Gonjang-ganjingnya zaman, penyebabnya juga karena manusia itu sendiri. Karena polah dan tingkah lakunya yang semakin tidak berpedoman kepada nilai dan norma agama, tidak berdasar pada Qur’an dan Hadist. Karena kita tidak mau tadabbur atau men-tadaburri segala sesuatunya. Tadabbur adalah mengambil makna untuk melahirkan manfaat yang baik. Atau merenungkan, memikirkan dan menghayati sehingga siapapun yang melakukannya dapat menginternalisasikan nilai-nilai yang terkandung di dalamnya.

Begitu pun dalam menentukan dan memilih pemimpin negeri ini.
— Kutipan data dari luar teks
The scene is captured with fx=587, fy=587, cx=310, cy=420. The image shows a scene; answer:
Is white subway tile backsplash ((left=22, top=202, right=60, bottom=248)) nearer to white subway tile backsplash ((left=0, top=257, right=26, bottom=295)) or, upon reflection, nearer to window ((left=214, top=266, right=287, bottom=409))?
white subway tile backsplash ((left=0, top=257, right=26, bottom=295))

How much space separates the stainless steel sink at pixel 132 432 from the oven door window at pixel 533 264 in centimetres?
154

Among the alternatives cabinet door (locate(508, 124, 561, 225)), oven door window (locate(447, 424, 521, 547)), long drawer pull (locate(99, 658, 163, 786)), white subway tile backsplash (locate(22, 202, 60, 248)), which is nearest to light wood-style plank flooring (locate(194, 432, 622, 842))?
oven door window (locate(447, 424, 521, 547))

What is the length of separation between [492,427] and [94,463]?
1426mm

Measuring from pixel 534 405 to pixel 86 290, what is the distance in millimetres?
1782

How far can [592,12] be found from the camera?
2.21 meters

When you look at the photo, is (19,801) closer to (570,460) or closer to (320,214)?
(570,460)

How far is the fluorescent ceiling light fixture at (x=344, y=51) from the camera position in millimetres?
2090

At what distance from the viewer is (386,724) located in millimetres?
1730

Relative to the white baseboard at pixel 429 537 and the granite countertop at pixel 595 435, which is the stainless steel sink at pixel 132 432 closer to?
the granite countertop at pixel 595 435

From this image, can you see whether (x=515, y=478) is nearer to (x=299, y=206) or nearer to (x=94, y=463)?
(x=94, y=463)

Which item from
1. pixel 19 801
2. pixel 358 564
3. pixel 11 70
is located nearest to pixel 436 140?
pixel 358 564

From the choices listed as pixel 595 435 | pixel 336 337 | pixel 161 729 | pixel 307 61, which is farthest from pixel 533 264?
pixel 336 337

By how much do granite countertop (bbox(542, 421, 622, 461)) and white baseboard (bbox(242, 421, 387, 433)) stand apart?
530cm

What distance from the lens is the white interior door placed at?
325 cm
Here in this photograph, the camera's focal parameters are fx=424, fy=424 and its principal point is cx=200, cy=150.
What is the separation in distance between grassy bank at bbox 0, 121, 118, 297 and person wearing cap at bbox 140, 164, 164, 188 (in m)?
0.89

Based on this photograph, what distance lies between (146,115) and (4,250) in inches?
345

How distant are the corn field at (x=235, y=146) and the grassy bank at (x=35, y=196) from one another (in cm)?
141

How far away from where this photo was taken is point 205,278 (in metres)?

Apakah bibit, bebet dan bobotnya sudah memenuhi syarat dan mumpuni untuk menjadi pemimpin. Apakah sudah memahami betul sejarah bangsa ini sehingga bisa semakin kokoh jati diri kita sebagai bangsa Indonesia. Bukan hanya dari segi perawakanya, tutur bahasa dan fisiknya saja yang selama ini jadi acuan mayoritas masyarakat kita dalam memilih pemimpin. Kenapa kita “gumunan” bila ada calon pemimpin yang baik, amanah dan tidak korupsi? Bukankah hakekatnya seorang pemimpin memang harus seperti itu.

Karena kalau kita terlalu terobsesi dan mengagung-agungkan seseorang yang kita anggap patut sebagai pemimpin baik capres maupun cawapres, tetapi ternyata orang tersebut tidak bisa menepati janji-janjinya yang diumbar selama masa kampanye, maka kita juga akan menjadi generasi “getunan”. Karena sekali lagi kalau kita berharap pada manusia, maka akan mendapatkan kekecewaan. Namun bila kita berharap hanya kepada Allah SWT, maka janji Allah adalah pasti.